As Sindi menjelaskan, “Nampak dari hadits ini bahwa urusan waktu puasa, lebaran dan idul adha, bukanlah urusan masing-masing individu, dan tidak boleh bersendiri dalam hal ini. Namun ini adalah urusan imam (pemerintah) dan al jama’ah. Oleh karena itu wajib bagi setiap orang untuk tunduk kepada imam dan al jama’ah dalam urusan ini. Dari hadits ini juga, jika seseorang melihat hilal namun imam menolak persaksiannya, maka hendaknya orang itu tidak menetapkan sesuatu bagi dirinya sendiri, melainkan ia hendaknya mengikuti al jama’ah” (Hasyiah As Sindi, 1/509).
Hal ini juga sebagaimana yang dipraktekan di zaman Nabi Shallallahu’alaihi Wasallam dimana beliau berlaku sebagai kepala pemerintah. Sahabat Ibnu Umar radhiallahu’anhu berkata:
تَرَائِى النَّاسُ الْهِلَالَ، فَأَخْبَرْتُ رَسُولَ اللَّهِ صَلَّى اللهُ عَلَيْهِ وَسَلَّمَ، أَنِّي رَأَيْتُهُ فَصَامَهُ، وَأَمَرَ النَّاسَ بِصِيَامِهِ
“Orang-orang melihat hilal, maka aku kabarkan kepada Rasulullah Shallallahu’alaihi Wasallam bahwa aku melihatnya. Lalu beliau memerintahkan orang-orang untuk berpuasa” (HR. Abu Daud no. 2342, dishahihkan Al Albani dalam Shahih Sunan Abi Daud)
Hadits Ibnu Umar di atas menunjukkan bahwa urusan penetapan puasa diserahkan kepada pemerintah bukan diserahkan kepada masing-masing individu atau kelompok masyarakat.

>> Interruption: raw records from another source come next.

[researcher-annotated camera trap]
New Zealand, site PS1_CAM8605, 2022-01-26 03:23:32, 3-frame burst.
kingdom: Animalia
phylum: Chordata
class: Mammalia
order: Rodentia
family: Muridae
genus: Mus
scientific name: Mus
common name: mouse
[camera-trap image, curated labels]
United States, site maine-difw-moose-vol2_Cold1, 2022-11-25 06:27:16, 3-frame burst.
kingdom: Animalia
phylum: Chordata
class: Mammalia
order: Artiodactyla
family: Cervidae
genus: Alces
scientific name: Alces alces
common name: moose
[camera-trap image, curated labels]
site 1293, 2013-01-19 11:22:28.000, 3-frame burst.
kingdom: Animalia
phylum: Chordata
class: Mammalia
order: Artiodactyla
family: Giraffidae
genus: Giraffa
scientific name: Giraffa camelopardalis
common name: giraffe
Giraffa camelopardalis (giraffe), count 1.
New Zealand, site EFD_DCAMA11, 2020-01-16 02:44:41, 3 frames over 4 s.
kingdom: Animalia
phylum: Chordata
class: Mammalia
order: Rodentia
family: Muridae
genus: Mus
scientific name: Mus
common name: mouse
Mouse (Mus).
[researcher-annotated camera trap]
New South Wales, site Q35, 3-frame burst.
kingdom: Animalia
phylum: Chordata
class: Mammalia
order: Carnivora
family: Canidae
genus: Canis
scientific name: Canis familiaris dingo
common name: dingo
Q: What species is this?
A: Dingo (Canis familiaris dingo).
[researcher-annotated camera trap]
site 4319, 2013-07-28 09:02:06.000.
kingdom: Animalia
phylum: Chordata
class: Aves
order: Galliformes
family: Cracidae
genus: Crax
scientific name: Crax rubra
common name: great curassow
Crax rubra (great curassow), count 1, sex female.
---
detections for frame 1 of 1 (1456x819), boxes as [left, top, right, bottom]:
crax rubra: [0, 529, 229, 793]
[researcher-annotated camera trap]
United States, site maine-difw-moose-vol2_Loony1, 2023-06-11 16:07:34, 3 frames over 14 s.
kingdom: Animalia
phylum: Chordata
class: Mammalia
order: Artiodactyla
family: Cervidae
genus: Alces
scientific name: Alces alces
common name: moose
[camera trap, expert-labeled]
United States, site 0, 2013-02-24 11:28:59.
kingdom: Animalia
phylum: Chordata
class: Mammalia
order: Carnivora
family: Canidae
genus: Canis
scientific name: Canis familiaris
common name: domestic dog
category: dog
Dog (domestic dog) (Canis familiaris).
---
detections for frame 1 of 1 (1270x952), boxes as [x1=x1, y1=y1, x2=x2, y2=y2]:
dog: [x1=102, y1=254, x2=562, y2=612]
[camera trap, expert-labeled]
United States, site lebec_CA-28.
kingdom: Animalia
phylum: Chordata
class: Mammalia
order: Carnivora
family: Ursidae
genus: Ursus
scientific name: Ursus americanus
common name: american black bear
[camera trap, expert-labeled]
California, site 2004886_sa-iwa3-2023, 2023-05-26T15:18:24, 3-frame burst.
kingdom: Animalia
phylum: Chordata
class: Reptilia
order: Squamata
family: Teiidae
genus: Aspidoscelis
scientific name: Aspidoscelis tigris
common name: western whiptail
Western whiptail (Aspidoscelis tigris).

Hal ini juga dalam rangka mengikuti firman Allah Ta’ala :
أطِيعُوا الله وأطِيعُوا الرَّسُولَ وَأُولى الأمْرِ مِنْكُمْ
“Taatlah kepada Allah dan taatlah kepada Rasul-Nya serta ulil amri kalian” (QS. An Nisa: 59)
Rasulullah Shallallahu’alaihi Wasallam juga bersabda:
اسمعوا وأطيعوا فإنما عليكم ما حملتم وعليهم ما حملوا
“Dengar dan taatlah (kepada penguasa). Karena yang jadi tanggungan kalian adalah yang wajib bagi kalian, dan yang jadi tanggungan mereka ada yang wajib bagi mereka” (HR. Muslim 1846)
Oleh karena itu saudariku, hendaknya demikian yang kita amalkan, yaitu taat pada keputusan pemerintah dalam penentuan awal bulan Ramadhan. Walhamdulillah, negeri kita penguasanya Muslim dan juga selalu menggunakan ru’yatul hilal dalam menentukan awal Ramadhan. Dengan demikian amalan kita sesuai dengan dalil-dalil syar’i dan juga terwujudlah persatuan ummat. Utamakanlah persatuan ummat daripada pendapat-pendapat individu dan golongan.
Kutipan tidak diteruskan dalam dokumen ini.